日本人でよかったと思える本物のエンタメ・バンド(評価: )
40年以上前(!)ビートルズの音楽をいち早く日本に紹介し、後のGSブームの先達となったスパイダースのベスト。
マチャアキ&順のツートップもキャラ立ちまくりで最高ですが、もう一つの聴きどころはムッシュ、井上尭之、大野克夫といった珠玉ミュージシャンによるサウンドプロダクション。もろビーチボーイズな曲から、フォークやサイケ調、基本的には歌謡曲仕様の「夕日が泣いている」に至るまですべてがスパイダース・サウンドとして消化されています。
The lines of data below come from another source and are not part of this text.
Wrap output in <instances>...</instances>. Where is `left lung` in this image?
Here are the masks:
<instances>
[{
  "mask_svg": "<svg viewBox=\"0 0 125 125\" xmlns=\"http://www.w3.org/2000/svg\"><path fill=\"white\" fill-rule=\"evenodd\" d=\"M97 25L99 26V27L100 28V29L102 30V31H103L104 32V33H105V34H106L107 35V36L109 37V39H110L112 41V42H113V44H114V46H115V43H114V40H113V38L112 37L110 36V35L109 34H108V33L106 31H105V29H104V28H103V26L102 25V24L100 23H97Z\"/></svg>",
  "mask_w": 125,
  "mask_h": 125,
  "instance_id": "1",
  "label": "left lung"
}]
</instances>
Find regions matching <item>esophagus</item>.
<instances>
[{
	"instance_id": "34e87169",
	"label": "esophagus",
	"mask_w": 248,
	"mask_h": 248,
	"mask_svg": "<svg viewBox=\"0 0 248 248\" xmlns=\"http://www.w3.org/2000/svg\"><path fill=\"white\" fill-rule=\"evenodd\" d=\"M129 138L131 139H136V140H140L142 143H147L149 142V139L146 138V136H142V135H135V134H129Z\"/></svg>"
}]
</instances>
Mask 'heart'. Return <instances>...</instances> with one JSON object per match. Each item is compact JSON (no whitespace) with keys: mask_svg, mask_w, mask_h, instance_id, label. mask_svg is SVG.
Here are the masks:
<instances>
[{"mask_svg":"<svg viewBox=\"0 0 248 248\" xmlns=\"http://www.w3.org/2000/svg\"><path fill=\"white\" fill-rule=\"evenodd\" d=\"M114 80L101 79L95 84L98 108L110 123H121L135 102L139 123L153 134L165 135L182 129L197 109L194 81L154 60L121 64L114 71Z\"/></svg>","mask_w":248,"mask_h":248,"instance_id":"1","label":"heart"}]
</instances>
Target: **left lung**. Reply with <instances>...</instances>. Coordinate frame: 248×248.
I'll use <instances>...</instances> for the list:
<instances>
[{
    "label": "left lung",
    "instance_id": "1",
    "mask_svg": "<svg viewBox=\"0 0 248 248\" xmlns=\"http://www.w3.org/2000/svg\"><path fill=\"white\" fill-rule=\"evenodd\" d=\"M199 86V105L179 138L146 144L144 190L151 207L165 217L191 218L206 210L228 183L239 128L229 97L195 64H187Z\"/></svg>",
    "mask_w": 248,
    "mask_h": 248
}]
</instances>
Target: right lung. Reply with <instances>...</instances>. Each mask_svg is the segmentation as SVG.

あらためて聴く「あの頃きみは若かった」も懐メロというより、鉄琴や躍動感あふれるコーラスを効かした洒脱なポップ・ソングとして耳に響くはず。
当時人気ではスパイダースを凌駕していたジュリー率いるタイガースが、他人の曲で「遠い国からとんできた 銀の瞳の星のプリンス〜♪」などと歌わされていたことを思うと、スパイダースのバンドとしてのスキルや音楽に対するポテンシャルの高さは圧倒的!
ビートルズ来日時、「その他のバンドでは一番だけど、ビートルズにはかなわない」と前座を辞退したという逸話にも納得です。
日本人で音楽好きなら聴いて損はないと思いますよ。